TRUMAN STATE UNIVERSITY TRUMAN STATE UNIVERSITY
Nationally Ranked, Affordable, Personal
Robert Graber

Agricultural Intensification

In 1965 social scientists long had thought of agricultural change as a cause of population increase rather than as an effect of it. More food would mean more people–that was pretty much the whole story, and its author was believed to have been Malthus. It is this background that explains why a little book by a Danish economist broke upon the social sciences–especially anthropology–like a tidal wave. Ester Boserup argued that the evolution of agriculture was a process that ordinarily had to be pushed by increasing density of human population.Among the influences on Boserup was the fact that small-scale societies growing food without plows and draft animals often resisted this “superior” technology even when offered it by the government. Was it just a matter of stubborn natives? Or did the natives perhaps know something that had escaped the experts’ notice?

More advanced tools and techniques could squeeze more food from a given amount of land; but what if traditional methods yielded more food for a given amount of labor? Boserup launched into a detailed study of several forms of agriculture that convinced her that those involving simple tools and long periods of fallow indeed were more labor-efficient. The greatest single reason seemed to be that at low population densities, people could afford to farm only a small portion of their land each year. By the time they returned to a given plot to plant a garden, forest had reclaimed it. This seeming disadvantage was in fact a huge advantage: forested land could be cleared well enough for planting merely by slashing down the young forest vegetation, burning it, and sowing seeds in the ash. Stumps of larger trees were simply planted around. Neither plowing, nor even hoeing, was necessary. Such “low-tech” farming paid off very handsomely for no more labor than it took. Fire was the secret key, low density the necessary precondition.

So why did agriculture change? Probably, Boserup wrote, due to increasing density of human population. When land had to be planted before forest had had time to reclaim it, fire was less effective for clearing because fire does not destroy the roots of thick grass (not a problem once forest has taken over). Hoes, and eventually plows, had to be adopted due to increasing population pressure.

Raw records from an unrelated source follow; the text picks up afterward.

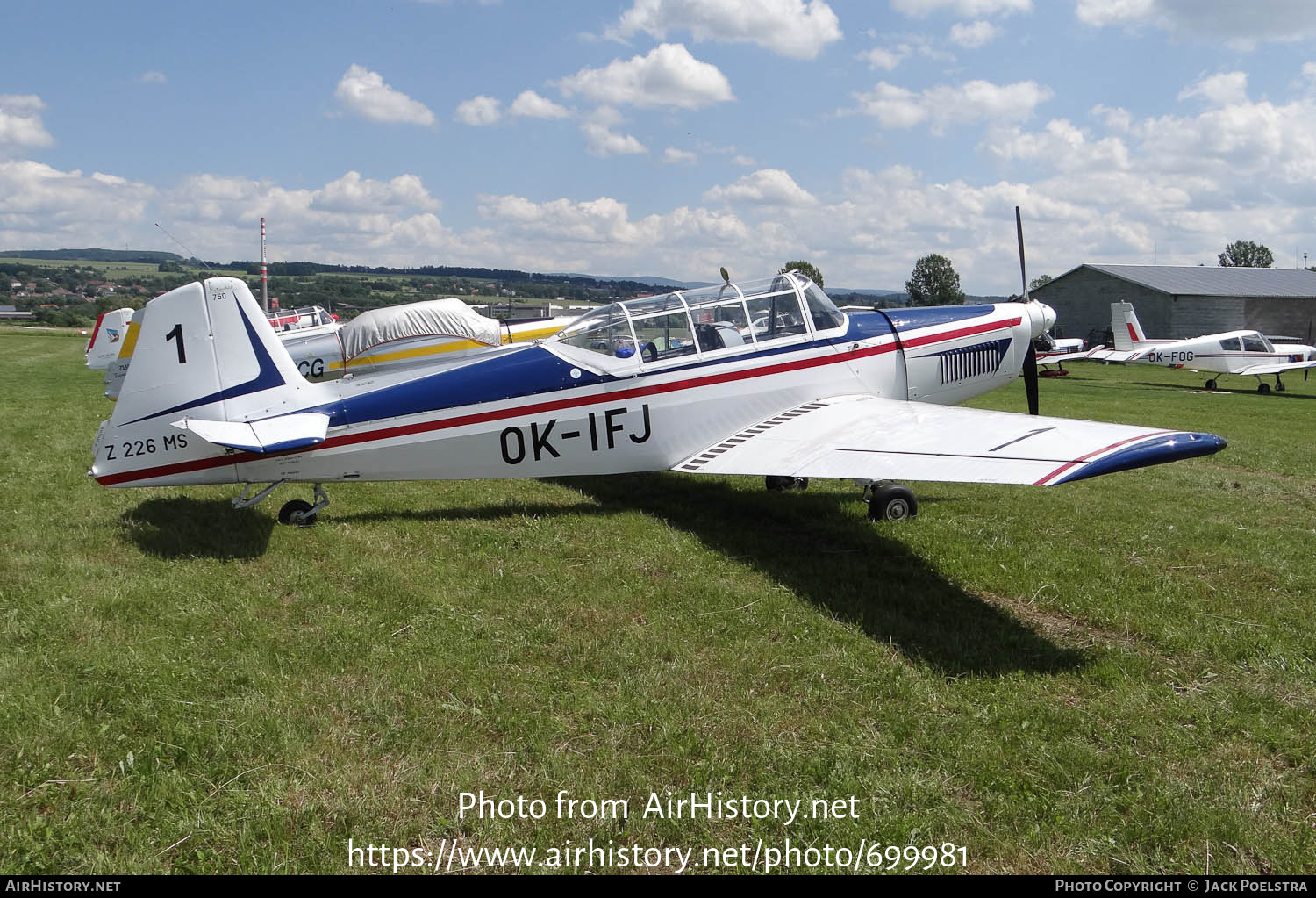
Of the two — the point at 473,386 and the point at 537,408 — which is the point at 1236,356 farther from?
the point at 473,386

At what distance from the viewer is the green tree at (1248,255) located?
10904 centimetres

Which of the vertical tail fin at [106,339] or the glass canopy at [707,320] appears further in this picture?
the vertical tail fin at [106,339]

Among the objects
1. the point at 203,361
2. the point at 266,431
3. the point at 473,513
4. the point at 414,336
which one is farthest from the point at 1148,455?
the point at 414,336

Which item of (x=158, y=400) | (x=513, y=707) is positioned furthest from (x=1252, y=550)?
(x=158, y=400)

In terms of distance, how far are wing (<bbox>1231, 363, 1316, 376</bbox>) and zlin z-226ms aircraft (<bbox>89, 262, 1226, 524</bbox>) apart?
26.2 metres

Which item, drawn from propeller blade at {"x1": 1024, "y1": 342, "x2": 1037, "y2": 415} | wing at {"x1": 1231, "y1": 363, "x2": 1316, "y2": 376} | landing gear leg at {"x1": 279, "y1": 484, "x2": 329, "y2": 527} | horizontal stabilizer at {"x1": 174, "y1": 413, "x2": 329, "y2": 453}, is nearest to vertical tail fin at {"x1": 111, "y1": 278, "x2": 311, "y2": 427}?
horizontal stabilizer at {"x1": 174, "y1": 413, "x2": 329, "y2": 453}

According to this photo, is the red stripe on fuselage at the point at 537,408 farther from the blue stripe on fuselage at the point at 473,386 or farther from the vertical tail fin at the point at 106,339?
the vertical tail fin at the point at 106,339

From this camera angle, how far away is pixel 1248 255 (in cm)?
11031

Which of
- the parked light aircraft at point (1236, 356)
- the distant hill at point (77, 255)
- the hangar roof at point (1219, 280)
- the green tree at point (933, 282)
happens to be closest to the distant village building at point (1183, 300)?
the hangar roof at point (1219, 280)

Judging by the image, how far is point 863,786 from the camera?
3.27 metres

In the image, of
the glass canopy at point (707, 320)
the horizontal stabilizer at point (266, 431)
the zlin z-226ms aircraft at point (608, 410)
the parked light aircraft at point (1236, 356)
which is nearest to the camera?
the horizontal stabilizer at point (266, 431)

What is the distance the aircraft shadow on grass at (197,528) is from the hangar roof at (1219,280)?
53939 millimetres

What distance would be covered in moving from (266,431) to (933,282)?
95.8 metres
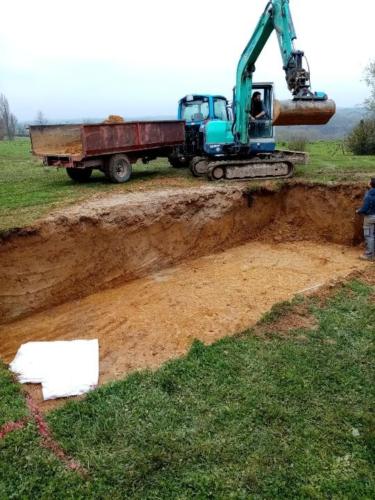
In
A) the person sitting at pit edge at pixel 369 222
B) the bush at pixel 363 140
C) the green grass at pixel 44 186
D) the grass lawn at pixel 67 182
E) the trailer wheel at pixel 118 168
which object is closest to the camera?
the green grass at pixel 44 186

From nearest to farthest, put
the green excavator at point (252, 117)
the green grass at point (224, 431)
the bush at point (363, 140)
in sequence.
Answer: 1. the green grass at point (224, 431)
2. the green excavator at point (252, 117)
3. the bush at point (363, 140)

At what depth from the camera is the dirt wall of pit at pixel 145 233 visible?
8.12 metres

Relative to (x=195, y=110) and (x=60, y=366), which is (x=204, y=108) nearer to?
(x=195, y=110)

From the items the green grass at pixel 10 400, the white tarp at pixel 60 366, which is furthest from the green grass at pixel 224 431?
the white tarp at pixel 60 366

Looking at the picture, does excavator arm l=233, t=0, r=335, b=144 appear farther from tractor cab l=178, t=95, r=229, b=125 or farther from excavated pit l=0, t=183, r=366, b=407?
excavated pit l=0, t=183, r=366, b=407

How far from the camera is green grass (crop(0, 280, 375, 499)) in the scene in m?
3.98

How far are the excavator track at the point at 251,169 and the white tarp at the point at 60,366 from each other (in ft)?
23.0

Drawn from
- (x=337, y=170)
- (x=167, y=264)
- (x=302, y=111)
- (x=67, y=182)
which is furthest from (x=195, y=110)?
(x=167, y=264)

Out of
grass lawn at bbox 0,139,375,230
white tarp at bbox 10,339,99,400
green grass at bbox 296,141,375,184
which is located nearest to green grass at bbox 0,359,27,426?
white tarp at bbox 10,339,99,400

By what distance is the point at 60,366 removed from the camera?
19.1 feet

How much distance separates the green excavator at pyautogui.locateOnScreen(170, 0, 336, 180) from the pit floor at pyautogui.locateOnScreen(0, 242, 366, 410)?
2.79 m

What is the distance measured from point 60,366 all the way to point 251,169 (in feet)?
26.9

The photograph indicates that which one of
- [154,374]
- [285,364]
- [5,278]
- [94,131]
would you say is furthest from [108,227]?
[285,364]

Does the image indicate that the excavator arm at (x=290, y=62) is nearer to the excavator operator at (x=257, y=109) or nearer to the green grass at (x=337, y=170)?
the excavator operator at (x=257, y=109)
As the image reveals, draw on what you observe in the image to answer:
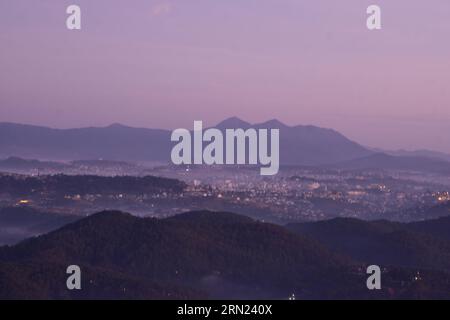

Before Boserup, land had been thought of, by scientists, as either cultivated or uncultivated. An important feature of her analysis was a five-stage sequence based on how frequently a plot was cultivated. The “least intensive” stage involved cropping only about once every twenty years; the most intensive, more than once a year, which usually required much labor for fertilizing and irrigating.

In presenting a set of progressive stages, Boserup’s work harked back to a 19th-century approach, used by such scholars as Lewis Henry Morgan, that had fallen into prolonged disfavor among anthropologists. But Boserup’s stages, by being carefully defined and by allowing land use to be measured more accurately than ever before, proved an asset rather than a liability. Her work deservedly had a huge and continuing impact on anthropology in general, and on cultural evolutionism in particular (see Spooner 1972).

 

Boserup, Ester
1965 The Conditions of Agricultural Growth: The Economics of Agrarian Change under Population Pressure. Chicago: Aldine.
Spooner, Brian J., ed.
1972 Population Growth: Anthropological Implications. Cambridge: MIT Press.